WHAT TO WORK ON
Turn the entries below into a two-column CSV headed instruction and response, with one row per entry that puts the entry's text under instruction and its answer under response, each in a single quoted field with line breaks replaced by spaces. Leave the pictures out.
─── DATA TO USE ───
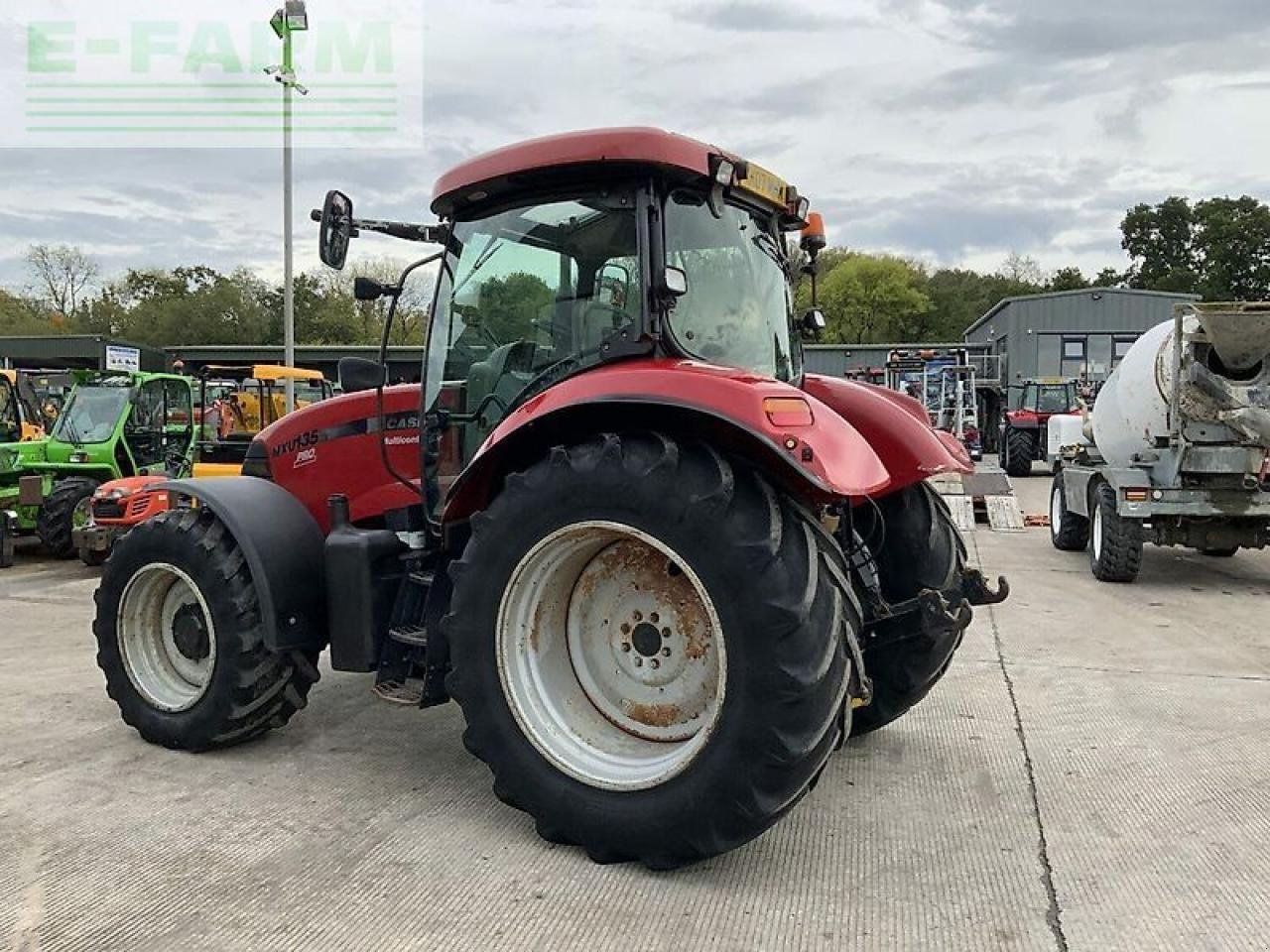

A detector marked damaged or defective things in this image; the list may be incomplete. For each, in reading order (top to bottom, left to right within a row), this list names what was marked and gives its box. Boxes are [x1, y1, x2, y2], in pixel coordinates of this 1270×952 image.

rusty wheel rim [500, 520, 730, 789]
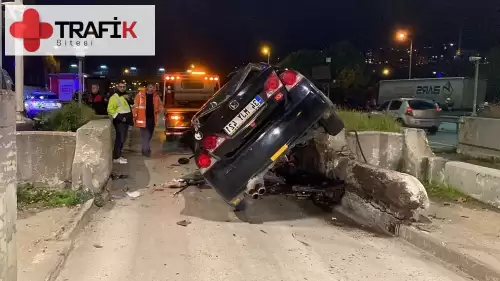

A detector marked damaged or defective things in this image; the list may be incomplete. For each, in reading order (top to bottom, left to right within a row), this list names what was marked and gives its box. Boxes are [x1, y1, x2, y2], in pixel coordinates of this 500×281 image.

cracked concrete block [72, 118, 113, 192]
overturned car [188, 63, 344, 208]
cracked concrete block [346, 130, 404, 170]
cracked concrete block [344, 160, 430, 219]
cracked concrete block [400, 129, 436, 180]
cracked concrete block [428, 155, 448, 184]
cracked concrete block [444, 162, 500, 208]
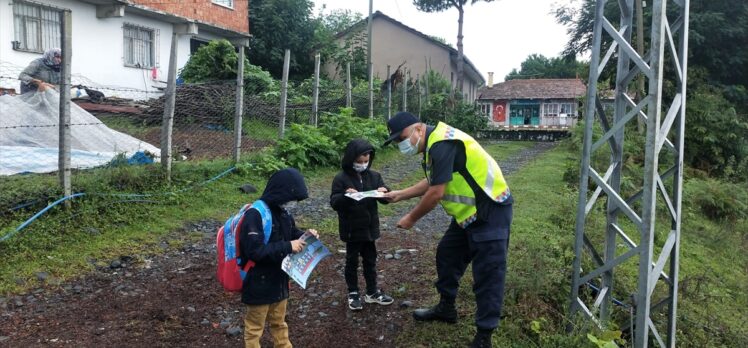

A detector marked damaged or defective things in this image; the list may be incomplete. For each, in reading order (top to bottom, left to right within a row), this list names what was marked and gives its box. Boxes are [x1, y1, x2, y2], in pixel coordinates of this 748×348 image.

rusty metal roof [476, 78, 588, 100]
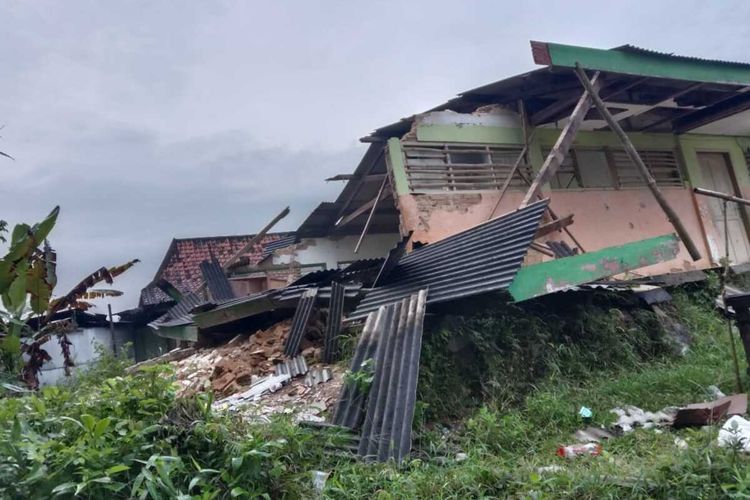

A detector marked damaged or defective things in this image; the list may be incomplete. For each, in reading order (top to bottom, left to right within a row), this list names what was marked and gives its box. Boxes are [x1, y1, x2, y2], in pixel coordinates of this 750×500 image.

rusted zinc sheet [282, 288, 318, 358]
rusted zinc sheet [324, 282, 346, 364]
rusted zinc sheet [358, 292, 428, 462]
damaged building [125, 41, 750, 462]
rusted zinc sheet [350, 199, 548, 320]
rusted zinc sheet [512, 233, 680, 300]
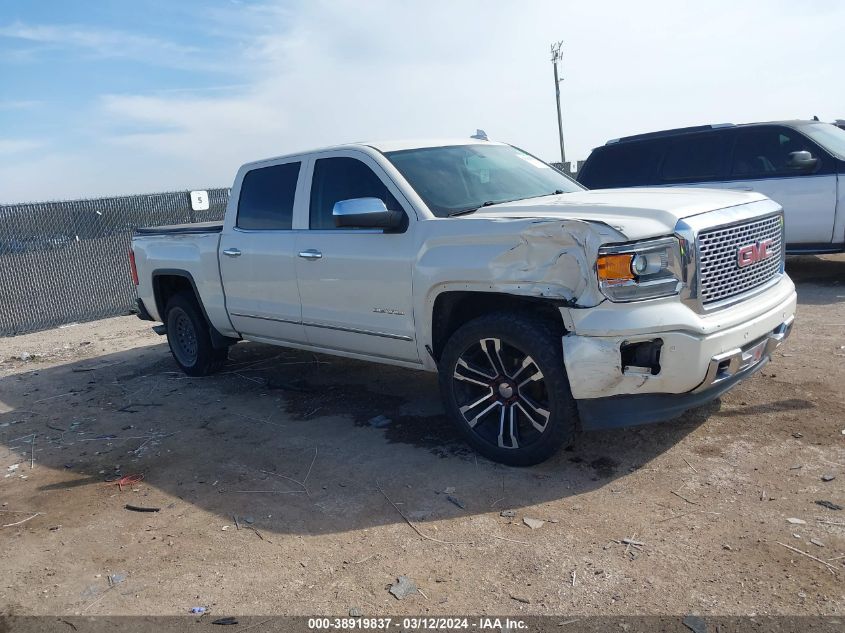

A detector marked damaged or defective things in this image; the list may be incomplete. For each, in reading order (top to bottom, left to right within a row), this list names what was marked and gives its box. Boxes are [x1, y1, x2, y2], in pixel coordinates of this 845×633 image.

crumpled hood [472, 186, 776, 241]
───
THE OUTPUT
instruction,response
"A detector marked damaged or defective things in this image; the list may be incomplete. For each, in reading order (top to bottom, left to right within a row), this list names what was marked and gives its box. Boxes are [x1, y1, x2, y2], in pixel coordinates of this 1270×952 image.","rusty wheel rim [500, 520, 730, 789]"
"A detector marked damaged or defective things in this image; the list may be incomplete. For each, in reading order (top to bottom, left to right within a row), this list names what was marked and gives its box. Boxes are [x1, y1, x2, y2], in pixel coordinates of this 500×281 image.","cracked concrete block [72, 118, 113, 192] overturned car [188, 63, 344, 208] cracked concrete block [346, 130, 404, 170] cracked concrete block [344, 160, 430, 219] cracked concrete block [400, 129, 436, 180] cracked concrete block [428, 155, 448, 184] cracked concrete block [444, 162, 500, 208]"
"A detector marked damaged or defective things in this image; the list may be incomplete. For each, in reading order (top to bottom, left to right within a row), this list names what was marked and gives its box. Boxes are [x1, y1, x2, y2], in pixel coordinates of this 748×348 image.","rusty metal roof [476, 78, 588, 100]"
"A detector marked damaged or defective things in this image; the list may be incomplete. For each, in reading order (top to bottom, left to right within a row), this list names what was marked and gives its box. Boxes are [x1, y1, x2, y2], in pixel coordinates of this 750×500 image.","rusted zinc sheet [282, 288, 318, 358] rusted zinc sheet [324, 282, 346, 364] rusted zinc sheet [358, 292, 428, 462] damaged building [125, 41, 750, 462] rusted zinc sheet [350, 199, 548, 320] rusted zinc sheet [512, 233, 680, 300]"
"A detector marked damaged or defective things in this image; the list may be incomplete. For each, in reading order (top to bottom, left to right within a row), this list names what was marked and gives its box. Boxes are [x1, y1, x2, y2], in pixel coordinates of this 845×633 image.","crumpled hood [472, 186, 776, 241]"